══ SOURCE PASSAGE

In March, less than two weeks after the Bundesliga was suspended, the league’s four Champions League participants from this season pooled their resources to create a $21.7 million solidarity fund to help all clubs in the top two tiers. The bulk of the proceeds have been generated by the joint decision of the four clubs, Bayern, Dortmund, Bayer Leverkusen and RB Leipzig, to forgo their share of domestic TV rights payments next season. 

“We have always said that we would show solidarity if clubs, through no fault of their own, should run into difficulties that they can no longer overcome themselves,” said Dortmund CEO Hans-Joachim Watzke, who has volunteered to waive a third of his monthly salary. “We are prepared to help out other professional football clubs if it is ultimately a matter of cushioning the financial effects of the pandemic.”

The payments will be most welcome for the majority of Bundesliga and 2. Bundesliga sides, who are keen to restart the season, in order to stave off financial ruin. Around 56,000 people work in the German soccer industry, with reports suggesting that 13 of the 36 clubs in the top two flights will face insolvency if play is not resumed by May, which Bundesliga chief executive Christian Seifert told the New York Times is now the plan.

Furthermore, according to Forbes, German soccer could lose around $836 million in television revenue if the season is not finished. Hence, all Bundesliga clubs have now been allowed to return to training, subject to strict safety requirements. 

It is likely that games will be attempted behind closed doors. Excluding fans is antithetical to the community-driven nature of German sport, and it would not be a popular decision. However, the stakes are high, and like most decisions in German soccer, the intentions are good. 

In addition to the fund from the top four clubs, many other Bundesliga sides have taken it upon themselves to reduce or waive salaries. Borussia Mönchengladbach were the first top-flight team to make the gesture, with players, coaches and directors volunteering to cut their wages. 

FC Union Berlin, meanwhile, announced that their first team have entirely waived their salaries for the foreseeable future. 

In German soccer, a desire to pitch in and help during a time of crisis is prevalent. No one is being strong-armed by governing bodies into giving up salaries. Helping others is not prescribed; it is a reflex that comes without controversy. 

Compare and contrast this approach with the Premier League.

════
══ DATA EXTRACTS

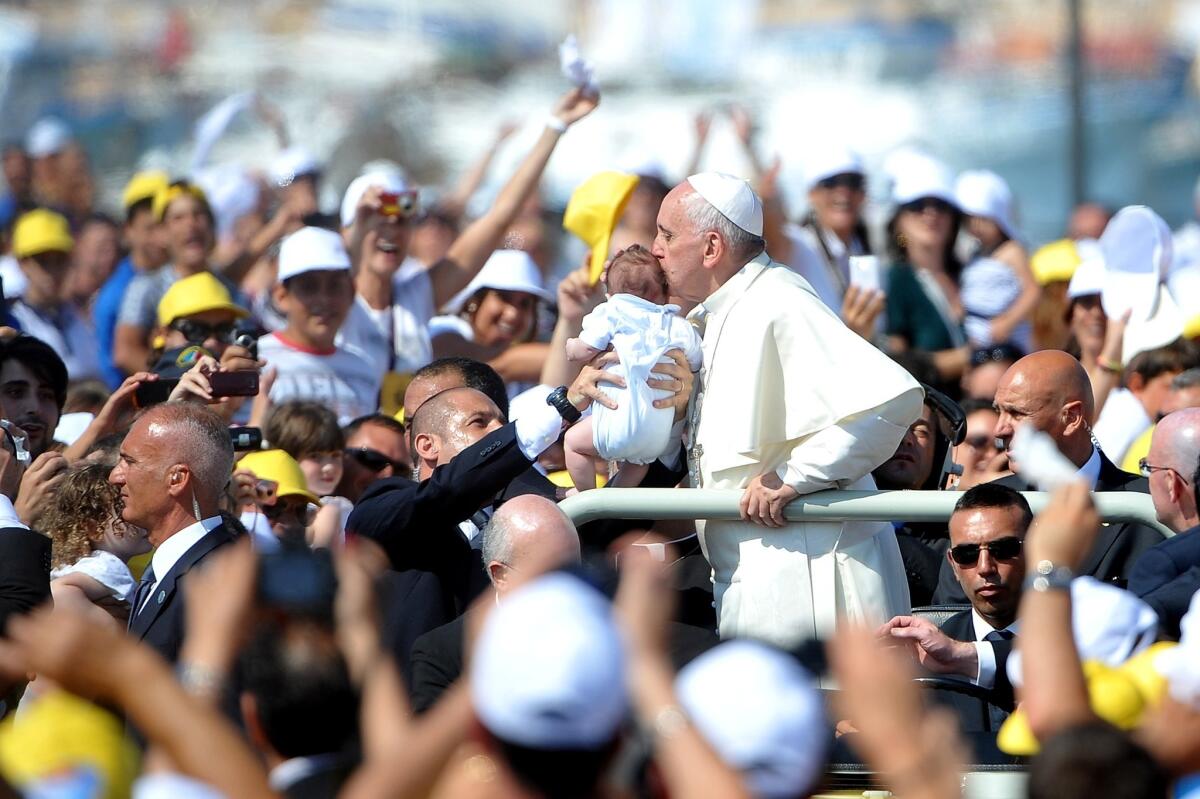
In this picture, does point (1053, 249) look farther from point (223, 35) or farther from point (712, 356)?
point (223, 35)

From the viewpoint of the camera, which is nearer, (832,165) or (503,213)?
(503,213)

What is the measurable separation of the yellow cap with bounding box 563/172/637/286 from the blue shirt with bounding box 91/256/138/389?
3.05 meters

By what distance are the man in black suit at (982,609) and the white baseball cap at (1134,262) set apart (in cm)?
311

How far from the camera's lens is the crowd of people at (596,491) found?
10.8 ft

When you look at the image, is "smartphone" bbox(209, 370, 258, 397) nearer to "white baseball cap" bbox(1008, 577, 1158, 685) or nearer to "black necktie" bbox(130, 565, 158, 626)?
"black necktie" bbox(130, 565, 158, 626)

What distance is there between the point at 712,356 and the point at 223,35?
19164 millimetres

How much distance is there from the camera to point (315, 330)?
8094 millimetres

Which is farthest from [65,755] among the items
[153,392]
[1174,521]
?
[153,392]

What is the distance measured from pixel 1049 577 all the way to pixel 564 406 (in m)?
2.32

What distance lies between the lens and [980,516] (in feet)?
17.8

════

## TASK ITEM
How does the passage on German soccer's pandemic response read between "In March, less" and "payments next season.", inclusive, if "relief fund" is substituted for "solidarity fund"?

## ANSWER SPACE
In March, less than two weeks after the Bundesliga was suspended, the league’s four Champions League participants from this season pooled their resources to create a $21.7 million relief fund to help all clubs in the top two tiers. The bulk of the proceeds have been generated by the joint decision of the four clubs, Bayern, Dortmund, Bayer Leverkusen and RB Leipzig, to forgo their share of domestic TV rights payments next season.